- Petrolina, no sertão de Pernambuco, lidera a produção de uvas de mesa no Brasil e impulsiona as exportações do Vale do São Francisco.
- A região produz cerca de 236 mil toneladas de uvas por ano, atendendo o mercado nacional o ano inteiro e exportando para dezenas de países.
- Em 2024, frutas da região chegaram a mais de cinquenta países, com movimentação aproximada de US$ 1 bilhão em negócios internacionais.
- Fazendas de referência, como a Agrivale e o Grupo Labrunier, destacam-se pela produção e pelas exportações para diversos mercados.
- A melhoria tecnológica, irrigação e pesquisa fortalecem o polo agroindustrial do Sertão, gerando empregos e renda na região.

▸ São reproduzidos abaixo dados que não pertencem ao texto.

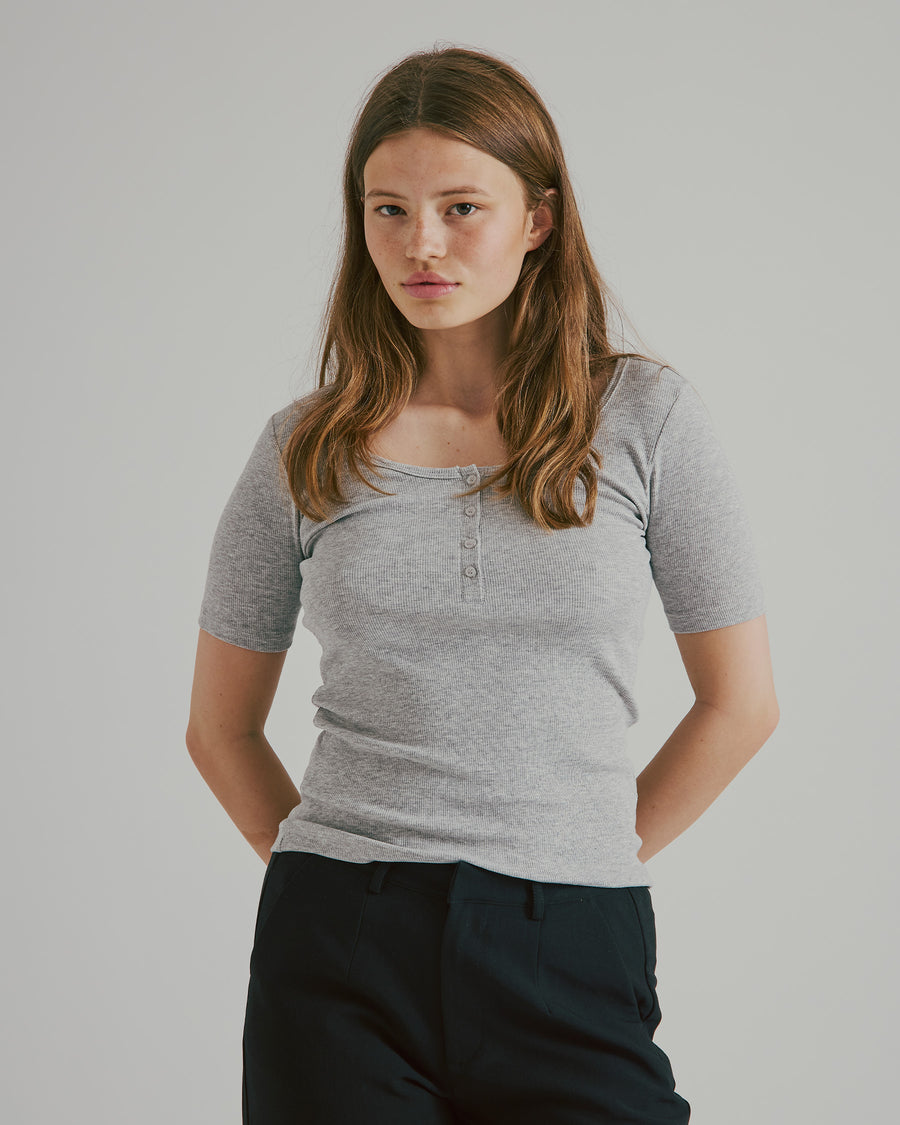 Lara rib tee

Petrolina, cidade do Sertão de Pernambuco, lidera a produção de uvas de mesa no Brasil e impulsiona as exportações para dezenas de países a partir do Vale do São Francisco. A prática de agricultura irrigada elevou a região a referência global na fruticultura.

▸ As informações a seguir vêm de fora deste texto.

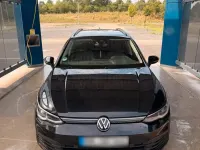 Gebraucht VW Golf VII 2021 Schwarz Kleinwagen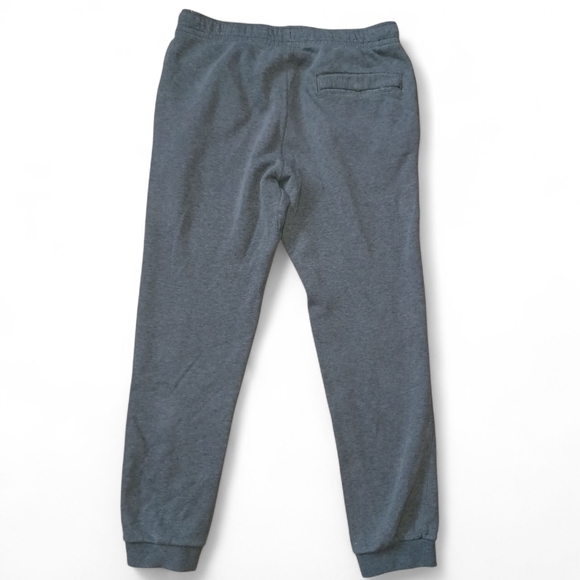 Nike Men’s Gray Joggers Size Small Casual Athletic Comfort Teen Boys Sweatpants - Picture 2 of 9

À margem do Rio São Francisco, o polo agropecuário movimenta a economia local e assegura safras ao longo do ano. A uva do Sertão pernambucano conquista mercados na Europa, América do Norte, Ásia e Oriente Médio, fortalecendo o papel do Vale no comércio externo.
A produção anual de uvas na região atinge cerca de 236 mil toneladas, consolidando Petrolina entre os maiores polos brasileiros. A qualidade das frutas facilita exportações para clientes exigentes em diversos continentes.
Exportações fortalecem protagonismo da região
A cadeia produtiva gera empregos diretos e indiretos ao longo de todo o ciclo, desde o plantio até a exportação. Estima-se que entre 200 mil e 250 mil pessoas dependam das atividades agrícolas locais.
Empresas de destaque incluem a Fazenda Agrivale, em Petrolina desde 1997, com 370 hectares e certificações de qualidade que atendem a mais de dez países. O Grupo Labrunier atua em Petrolina, Lagoa Grande, Casa Nova e Juazeiro, com mais de 880 hectares e produção anual acima de 20 mil toneladas.
A região figura entre os principais polos exportadores do agronegócio brasileiro. Em 2024, frutas produzidas no Vale do São Francisco chegaram a mais de 50 países, movimentando cerca de US$ 1 bilhão em negócios internacionais.
Tecnologia e inovação impulsionam crescimento
Pesquisas da Embrapa Semiárido e de centros universitários subsidiam técnicas de cultivo, manejo hídrico e controle de qualidade. A combinação de água disponível, clima favorável e inovação sustenta o crescimento do setor.
Petrolina se consolidou como símbolo da força do agronegócio nordestino, demonstrando que planejamento e tecnologia podem transformar uma região semiárida em referência mundial na produção de frutas frescas.